# New smitty sled



## cueman (May 28, 2019)

Finally going to get to try out the smitty sled I built, in the morning, thanks to all the information I gathered, from all of the great members of OGF! I'll post some fish porn, if I have any luck. 😎👉🎣👈 good luck to anyone going out tomorrow!


----------



## Smitty82 (Mar 13, 2011)

Sweet rig! Jet sleds are a great piece of multi purpose outdoor equipment to fit many needs.


----------



## HappySnag (Dec 20, 2007)

cueman said:


> View attachment 482073
> Finally going to get to try out the smitty sled I built, in the morning, thanks to all the information I gathered, from all of the great members of OGF! I'll post some fish porn, if I have any luck. 😎👉🎣👈 good luck to anyone going out tomorrow!


look good.
if the ice is ruf you loose lot of equipment while it bounce.
to prevent that
put eye bolt to cross braze on all 4.
dril the sled from top 1/.4" every 12"and pul 1/4" nylon rope tru that.it is like rope railing,fot tying down everything to that.


----------



## cueman (May 28, 2019)

HappySnag said:


> look good.
> if the ice is ruf you loose lot of equipment while it bounce.
> to prevent that
> put eye bolt to cross braze on all 4.
> dril the sled from top 1/.4" every 12"and pul 1/4" nylon rope tru that.it is like rope railing,fot tying down everything to that.


Thanks Happy, but I learned that lesson the hard way, last year, donated a folding chair, on pymatuming. Lol


----------



## DBV (Jan 8, 2011)

How do these sleds work when there is no snow from parking lot to launch? Assume just like my sled does, takes a little more pull, but can’t be good for the skis.


----------



## nixmkt (Mar 4, 2008)

DBV said:


> How do these sleds work when there is no snow from parking lot to launch? Assume just like my sled does, takes a little more pull, but can’t be good for the skis.

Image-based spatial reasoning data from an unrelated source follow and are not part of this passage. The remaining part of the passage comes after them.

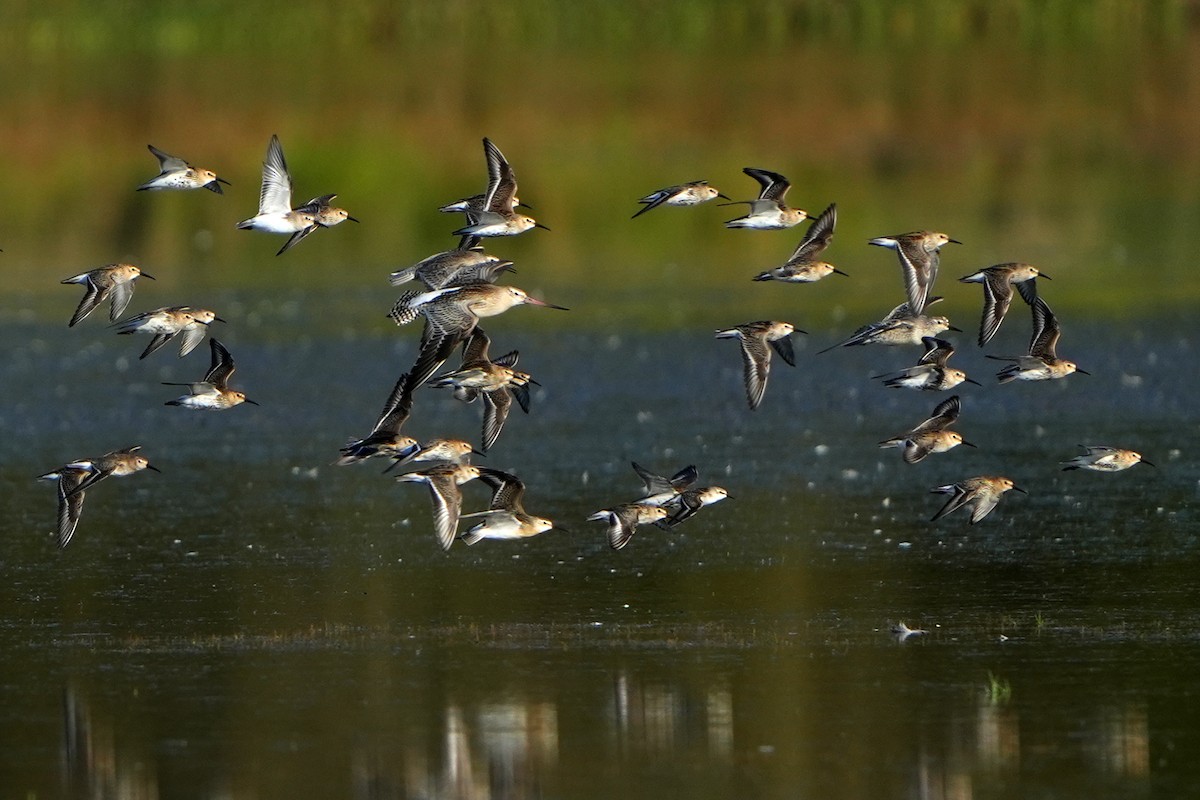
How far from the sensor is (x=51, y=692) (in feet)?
36.7

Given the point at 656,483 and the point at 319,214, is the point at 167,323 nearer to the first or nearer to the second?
the point at 319,214

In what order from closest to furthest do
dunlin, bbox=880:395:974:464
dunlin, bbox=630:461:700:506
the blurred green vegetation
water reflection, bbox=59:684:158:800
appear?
water reflection, bbox=59:684:158:800 < dunlin, bbox=630:461:700:506 < dunlin, bbox=880:395:974:464 < the blurred green vegetation

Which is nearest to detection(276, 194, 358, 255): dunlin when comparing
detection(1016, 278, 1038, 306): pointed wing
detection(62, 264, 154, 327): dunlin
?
detection(62, 264, 154, 327): dunlin

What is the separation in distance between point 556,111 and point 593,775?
31267 millimetres

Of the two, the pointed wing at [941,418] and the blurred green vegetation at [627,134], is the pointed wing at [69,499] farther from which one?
the blurred green vegetation at [627,134]

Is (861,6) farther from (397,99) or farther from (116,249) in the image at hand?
(116,249)

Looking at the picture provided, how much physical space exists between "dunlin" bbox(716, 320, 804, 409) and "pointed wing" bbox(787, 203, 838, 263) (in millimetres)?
484

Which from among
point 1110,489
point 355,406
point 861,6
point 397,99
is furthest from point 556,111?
point 1110,489

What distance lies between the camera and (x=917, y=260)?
14.1 meters

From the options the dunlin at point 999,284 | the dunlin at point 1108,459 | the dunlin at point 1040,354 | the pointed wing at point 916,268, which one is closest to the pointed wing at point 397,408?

Definitely not good for the skis. At a minimum, takes the wax off the skis. More likely will scratch up/rough-up the skis. Better to avoid doing it. Use wheels. I have both a sled with skis and a cart with wheels. I use the cart to get the shanty to the ice then put it back in the car and retrieve it to get the shanty back from the ice to the car when there is no snow. Another has added removable wheels to his sled. See posts #33 and on here: Smitty Sled.. Usually there’s no snow on the ice if none from the lot to the ice so no need for the sled on the ice. But if so, use the wheels to get both the shanty and sled to the lake.


----------



## Outasync (Mar 5, 2016)

Nice meeting you today Doug. Hope you had better luck than I had!


----------



## CFIden (Oct 9, 2014)

Nice looking sled Cueman. Now you got me thinking about one.


----------



## cueman (May 28, 2019)

Outasync said:


> Nice meeting you today Doug. Hope you had better luck than I had!


Yeah Dave, you too. No fish for me, but it was nice to get out.


----------



## cueman (May 28, 2019)

CFIden said:


> Nice looking sled Cueman. Now you got me thinking about one.


Thanks, it works good, but now nixmkt, has me thinking about a removable wheel mod. Lol


----------



## nixmkt (Mar 4, 2008)

cueman said:


> Thanks, it works good, but now nixmkt, has me thinking about a removable wheel mod. Lol



No matter how much equipment/stuff you have, you are NEVER done! You're welcome.


----------



## John Boat (Sep 23, 2014)

cueman said:


> Thanks, it works good, but now nixmkt, has me thinking about a removable wheel mod. Lol


Assuming that you built it to come apart, put it in jet sled down tothe ice then assemble. Will save all that extra walking


----------



## cueman (May 28, 2019)

Smitty update: added wheels from my kayak cart, grab the front and push it like a wheelbarrow, then bungee the wheels to the sides, put 80lbs in it, works good in the garage, we'll see how it works in the real world.


----------



## Outasync (Mar 5, 2016)

I've seen pictures of smitty sleds that function more like a shopping cart than a drag behind.


----------